● **TO DO**:
Count the lines in the material below that contain the word "shooting", and give only that number.

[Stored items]
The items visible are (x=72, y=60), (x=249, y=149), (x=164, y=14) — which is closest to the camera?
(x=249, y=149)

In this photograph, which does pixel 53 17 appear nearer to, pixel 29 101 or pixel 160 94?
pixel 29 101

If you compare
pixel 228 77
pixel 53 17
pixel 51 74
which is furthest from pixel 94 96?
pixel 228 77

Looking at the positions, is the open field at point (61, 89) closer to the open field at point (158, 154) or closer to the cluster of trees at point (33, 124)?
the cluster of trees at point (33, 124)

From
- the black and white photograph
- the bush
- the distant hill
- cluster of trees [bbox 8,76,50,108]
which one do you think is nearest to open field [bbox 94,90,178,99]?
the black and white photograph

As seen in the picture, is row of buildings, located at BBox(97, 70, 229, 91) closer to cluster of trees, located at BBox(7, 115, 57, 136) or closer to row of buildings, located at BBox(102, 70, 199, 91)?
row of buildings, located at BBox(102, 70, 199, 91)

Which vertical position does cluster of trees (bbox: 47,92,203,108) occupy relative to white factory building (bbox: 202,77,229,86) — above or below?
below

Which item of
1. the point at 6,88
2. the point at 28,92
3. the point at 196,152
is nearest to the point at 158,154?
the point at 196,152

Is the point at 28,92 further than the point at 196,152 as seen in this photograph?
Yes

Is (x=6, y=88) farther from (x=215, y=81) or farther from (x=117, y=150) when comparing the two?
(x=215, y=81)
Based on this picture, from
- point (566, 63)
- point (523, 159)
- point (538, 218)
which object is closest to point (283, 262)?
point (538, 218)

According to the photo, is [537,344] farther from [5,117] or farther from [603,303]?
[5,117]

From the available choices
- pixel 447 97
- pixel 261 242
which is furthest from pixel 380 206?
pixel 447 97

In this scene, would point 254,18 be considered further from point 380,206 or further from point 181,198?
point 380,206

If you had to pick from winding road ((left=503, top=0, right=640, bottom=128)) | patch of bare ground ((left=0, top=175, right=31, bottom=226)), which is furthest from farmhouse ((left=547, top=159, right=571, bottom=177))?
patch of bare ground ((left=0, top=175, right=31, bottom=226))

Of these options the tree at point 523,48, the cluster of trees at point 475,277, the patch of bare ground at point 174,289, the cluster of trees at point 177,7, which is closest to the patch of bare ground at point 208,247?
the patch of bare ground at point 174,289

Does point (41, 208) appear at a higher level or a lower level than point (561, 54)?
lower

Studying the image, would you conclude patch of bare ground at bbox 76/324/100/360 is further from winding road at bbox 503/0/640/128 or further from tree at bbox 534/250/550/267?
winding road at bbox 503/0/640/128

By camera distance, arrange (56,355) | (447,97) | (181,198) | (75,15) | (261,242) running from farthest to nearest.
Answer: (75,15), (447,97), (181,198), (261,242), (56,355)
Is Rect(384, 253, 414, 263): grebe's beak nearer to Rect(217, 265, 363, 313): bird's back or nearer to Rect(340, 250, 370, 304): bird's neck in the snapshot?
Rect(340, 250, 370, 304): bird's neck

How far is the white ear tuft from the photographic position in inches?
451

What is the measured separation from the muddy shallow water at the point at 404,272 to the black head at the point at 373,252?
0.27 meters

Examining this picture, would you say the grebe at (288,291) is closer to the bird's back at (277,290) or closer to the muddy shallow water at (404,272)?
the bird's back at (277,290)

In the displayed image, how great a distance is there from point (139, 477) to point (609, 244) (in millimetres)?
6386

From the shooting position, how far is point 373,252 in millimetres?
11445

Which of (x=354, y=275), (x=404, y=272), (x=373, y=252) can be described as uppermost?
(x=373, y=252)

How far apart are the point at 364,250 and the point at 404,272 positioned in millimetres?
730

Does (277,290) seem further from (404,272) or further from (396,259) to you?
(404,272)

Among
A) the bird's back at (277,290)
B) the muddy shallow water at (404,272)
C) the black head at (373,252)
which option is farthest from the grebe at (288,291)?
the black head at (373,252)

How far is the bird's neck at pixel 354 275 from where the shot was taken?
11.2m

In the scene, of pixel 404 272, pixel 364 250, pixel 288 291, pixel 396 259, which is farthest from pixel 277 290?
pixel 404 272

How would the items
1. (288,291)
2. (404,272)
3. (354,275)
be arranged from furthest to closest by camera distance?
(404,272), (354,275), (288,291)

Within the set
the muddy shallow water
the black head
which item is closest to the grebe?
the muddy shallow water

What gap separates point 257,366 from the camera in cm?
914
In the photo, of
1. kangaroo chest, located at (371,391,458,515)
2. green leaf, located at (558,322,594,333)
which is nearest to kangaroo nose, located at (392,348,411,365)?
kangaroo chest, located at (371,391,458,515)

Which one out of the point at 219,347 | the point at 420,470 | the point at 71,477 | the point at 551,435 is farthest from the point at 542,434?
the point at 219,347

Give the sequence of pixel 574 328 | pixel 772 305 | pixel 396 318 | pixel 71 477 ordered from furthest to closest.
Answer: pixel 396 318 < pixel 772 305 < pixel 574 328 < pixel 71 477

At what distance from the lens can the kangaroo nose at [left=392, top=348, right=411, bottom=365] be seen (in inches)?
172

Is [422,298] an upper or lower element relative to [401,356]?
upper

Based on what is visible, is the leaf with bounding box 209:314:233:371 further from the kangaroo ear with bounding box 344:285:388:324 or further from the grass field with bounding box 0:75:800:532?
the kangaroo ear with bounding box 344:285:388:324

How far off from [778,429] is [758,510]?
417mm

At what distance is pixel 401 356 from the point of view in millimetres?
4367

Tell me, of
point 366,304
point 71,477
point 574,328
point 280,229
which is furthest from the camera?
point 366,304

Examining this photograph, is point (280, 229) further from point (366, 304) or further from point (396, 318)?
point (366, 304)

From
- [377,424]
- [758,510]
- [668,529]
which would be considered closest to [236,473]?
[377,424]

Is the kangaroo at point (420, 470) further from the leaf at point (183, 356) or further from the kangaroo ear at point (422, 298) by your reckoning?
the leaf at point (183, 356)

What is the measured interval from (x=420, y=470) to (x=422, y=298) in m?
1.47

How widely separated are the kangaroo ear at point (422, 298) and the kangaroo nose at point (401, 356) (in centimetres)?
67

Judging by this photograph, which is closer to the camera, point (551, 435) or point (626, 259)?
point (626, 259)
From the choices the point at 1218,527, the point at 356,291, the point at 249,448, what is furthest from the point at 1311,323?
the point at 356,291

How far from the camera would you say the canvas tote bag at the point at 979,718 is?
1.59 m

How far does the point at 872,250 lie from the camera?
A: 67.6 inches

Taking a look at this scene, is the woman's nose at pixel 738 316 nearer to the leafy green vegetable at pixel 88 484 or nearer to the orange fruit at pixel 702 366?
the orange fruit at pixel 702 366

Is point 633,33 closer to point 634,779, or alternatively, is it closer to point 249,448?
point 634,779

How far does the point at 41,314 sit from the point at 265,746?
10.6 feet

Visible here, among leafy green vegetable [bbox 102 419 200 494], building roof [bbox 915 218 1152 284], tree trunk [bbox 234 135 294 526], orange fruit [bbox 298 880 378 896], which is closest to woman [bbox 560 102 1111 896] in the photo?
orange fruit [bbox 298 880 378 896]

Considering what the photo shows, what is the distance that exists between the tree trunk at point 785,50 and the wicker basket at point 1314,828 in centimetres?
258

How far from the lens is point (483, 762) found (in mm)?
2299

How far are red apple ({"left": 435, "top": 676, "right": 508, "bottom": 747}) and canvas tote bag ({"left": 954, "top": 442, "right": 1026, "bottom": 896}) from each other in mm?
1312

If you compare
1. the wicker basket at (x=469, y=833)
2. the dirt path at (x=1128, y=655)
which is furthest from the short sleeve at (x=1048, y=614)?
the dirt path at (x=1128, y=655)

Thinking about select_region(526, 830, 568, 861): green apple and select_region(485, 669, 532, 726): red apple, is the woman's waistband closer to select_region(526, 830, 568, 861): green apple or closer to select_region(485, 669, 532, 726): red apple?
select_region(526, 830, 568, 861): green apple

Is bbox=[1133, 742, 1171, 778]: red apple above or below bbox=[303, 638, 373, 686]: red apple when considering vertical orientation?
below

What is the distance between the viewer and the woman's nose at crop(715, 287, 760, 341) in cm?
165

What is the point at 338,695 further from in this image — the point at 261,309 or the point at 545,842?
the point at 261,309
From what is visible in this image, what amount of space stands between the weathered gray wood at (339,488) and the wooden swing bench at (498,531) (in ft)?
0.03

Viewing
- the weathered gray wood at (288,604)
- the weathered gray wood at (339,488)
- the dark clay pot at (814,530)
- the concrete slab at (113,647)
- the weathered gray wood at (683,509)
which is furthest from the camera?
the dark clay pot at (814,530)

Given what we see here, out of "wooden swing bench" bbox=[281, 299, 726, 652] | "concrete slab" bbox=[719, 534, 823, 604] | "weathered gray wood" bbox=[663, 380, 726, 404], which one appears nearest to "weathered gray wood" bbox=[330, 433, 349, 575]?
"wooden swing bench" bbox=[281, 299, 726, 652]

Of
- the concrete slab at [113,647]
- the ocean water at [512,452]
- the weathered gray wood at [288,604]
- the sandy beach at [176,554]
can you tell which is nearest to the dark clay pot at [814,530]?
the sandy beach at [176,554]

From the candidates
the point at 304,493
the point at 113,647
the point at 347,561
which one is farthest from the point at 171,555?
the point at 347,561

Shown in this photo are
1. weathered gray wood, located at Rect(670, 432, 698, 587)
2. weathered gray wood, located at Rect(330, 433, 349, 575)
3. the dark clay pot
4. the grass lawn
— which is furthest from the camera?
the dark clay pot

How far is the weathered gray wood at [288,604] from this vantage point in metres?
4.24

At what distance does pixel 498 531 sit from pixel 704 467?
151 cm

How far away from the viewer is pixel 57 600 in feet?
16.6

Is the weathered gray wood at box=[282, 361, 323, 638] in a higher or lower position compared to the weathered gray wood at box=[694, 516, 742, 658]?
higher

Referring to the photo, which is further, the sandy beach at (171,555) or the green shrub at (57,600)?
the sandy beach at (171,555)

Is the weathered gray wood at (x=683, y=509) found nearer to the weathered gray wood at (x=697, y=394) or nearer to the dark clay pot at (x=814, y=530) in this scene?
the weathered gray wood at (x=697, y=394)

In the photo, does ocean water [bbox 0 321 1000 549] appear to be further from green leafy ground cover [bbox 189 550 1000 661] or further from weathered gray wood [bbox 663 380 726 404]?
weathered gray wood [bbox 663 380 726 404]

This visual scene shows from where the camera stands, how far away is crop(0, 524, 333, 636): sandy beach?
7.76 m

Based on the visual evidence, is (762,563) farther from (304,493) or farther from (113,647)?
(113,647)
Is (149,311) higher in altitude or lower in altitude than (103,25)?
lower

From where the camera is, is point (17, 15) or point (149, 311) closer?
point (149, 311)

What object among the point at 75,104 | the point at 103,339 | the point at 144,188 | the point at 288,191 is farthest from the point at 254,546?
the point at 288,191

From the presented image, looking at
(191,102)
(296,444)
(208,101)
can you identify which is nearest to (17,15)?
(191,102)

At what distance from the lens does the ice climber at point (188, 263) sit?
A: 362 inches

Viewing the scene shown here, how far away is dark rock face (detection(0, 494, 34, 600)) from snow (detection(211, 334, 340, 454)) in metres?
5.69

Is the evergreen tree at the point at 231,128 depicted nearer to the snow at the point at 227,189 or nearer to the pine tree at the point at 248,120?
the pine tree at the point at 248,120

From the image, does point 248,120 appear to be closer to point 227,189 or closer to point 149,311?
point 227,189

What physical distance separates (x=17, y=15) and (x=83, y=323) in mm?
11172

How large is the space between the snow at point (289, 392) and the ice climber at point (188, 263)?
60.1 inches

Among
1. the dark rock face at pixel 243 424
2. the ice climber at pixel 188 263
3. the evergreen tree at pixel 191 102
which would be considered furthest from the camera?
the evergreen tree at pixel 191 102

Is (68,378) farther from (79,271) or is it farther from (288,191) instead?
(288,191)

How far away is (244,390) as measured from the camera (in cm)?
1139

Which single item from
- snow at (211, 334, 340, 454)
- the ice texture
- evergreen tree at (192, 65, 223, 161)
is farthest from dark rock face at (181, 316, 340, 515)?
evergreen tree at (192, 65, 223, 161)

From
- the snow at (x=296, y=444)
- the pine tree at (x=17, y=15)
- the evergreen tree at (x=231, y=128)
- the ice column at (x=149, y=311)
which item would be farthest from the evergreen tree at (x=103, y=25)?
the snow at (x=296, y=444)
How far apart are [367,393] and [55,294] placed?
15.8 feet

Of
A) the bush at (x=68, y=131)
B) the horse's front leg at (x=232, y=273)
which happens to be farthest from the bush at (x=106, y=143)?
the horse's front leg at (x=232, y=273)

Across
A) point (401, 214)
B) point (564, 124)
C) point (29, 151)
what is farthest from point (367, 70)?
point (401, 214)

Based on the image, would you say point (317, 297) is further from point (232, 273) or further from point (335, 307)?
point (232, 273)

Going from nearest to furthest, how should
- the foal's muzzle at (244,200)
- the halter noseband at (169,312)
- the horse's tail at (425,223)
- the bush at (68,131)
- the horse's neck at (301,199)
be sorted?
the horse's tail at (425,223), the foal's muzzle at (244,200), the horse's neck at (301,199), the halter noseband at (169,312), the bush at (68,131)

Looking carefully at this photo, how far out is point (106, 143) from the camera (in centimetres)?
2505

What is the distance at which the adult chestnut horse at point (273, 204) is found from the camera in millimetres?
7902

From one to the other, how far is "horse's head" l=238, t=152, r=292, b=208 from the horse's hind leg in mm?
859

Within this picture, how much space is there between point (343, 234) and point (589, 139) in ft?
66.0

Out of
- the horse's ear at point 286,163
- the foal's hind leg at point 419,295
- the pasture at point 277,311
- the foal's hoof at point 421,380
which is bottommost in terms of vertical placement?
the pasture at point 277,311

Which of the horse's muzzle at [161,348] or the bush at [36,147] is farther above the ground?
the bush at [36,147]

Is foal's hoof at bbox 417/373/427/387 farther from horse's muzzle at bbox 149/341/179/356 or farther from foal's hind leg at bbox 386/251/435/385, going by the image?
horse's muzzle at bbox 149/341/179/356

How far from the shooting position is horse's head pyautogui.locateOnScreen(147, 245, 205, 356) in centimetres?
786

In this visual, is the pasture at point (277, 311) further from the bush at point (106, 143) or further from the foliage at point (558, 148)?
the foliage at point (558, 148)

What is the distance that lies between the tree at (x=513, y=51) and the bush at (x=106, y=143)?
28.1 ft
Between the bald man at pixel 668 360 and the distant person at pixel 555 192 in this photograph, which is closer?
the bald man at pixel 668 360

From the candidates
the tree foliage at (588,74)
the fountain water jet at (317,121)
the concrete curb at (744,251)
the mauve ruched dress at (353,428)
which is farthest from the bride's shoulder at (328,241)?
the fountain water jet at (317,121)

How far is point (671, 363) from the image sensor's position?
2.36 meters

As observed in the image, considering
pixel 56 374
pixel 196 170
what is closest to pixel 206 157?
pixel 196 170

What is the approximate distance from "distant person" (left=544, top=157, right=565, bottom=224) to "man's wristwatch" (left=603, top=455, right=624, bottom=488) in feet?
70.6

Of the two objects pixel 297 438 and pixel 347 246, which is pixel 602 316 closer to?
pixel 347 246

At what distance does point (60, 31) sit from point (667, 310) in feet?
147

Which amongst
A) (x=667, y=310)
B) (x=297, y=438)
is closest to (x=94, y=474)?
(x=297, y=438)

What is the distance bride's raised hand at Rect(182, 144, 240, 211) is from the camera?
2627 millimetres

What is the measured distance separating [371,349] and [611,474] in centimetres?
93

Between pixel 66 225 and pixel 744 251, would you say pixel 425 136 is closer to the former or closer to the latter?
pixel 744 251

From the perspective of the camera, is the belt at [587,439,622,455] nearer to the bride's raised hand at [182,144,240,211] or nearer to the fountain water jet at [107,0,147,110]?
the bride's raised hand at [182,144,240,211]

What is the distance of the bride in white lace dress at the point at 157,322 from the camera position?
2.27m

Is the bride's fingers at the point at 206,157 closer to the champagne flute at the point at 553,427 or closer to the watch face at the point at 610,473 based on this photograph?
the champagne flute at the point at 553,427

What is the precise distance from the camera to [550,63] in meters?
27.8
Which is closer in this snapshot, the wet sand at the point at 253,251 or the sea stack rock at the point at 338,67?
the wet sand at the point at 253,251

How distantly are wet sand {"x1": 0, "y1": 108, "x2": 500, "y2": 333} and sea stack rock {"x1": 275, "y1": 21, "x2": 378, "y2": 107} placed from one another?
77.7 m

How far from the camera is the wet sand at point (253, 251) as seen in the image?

● **TASK RESULT**:
2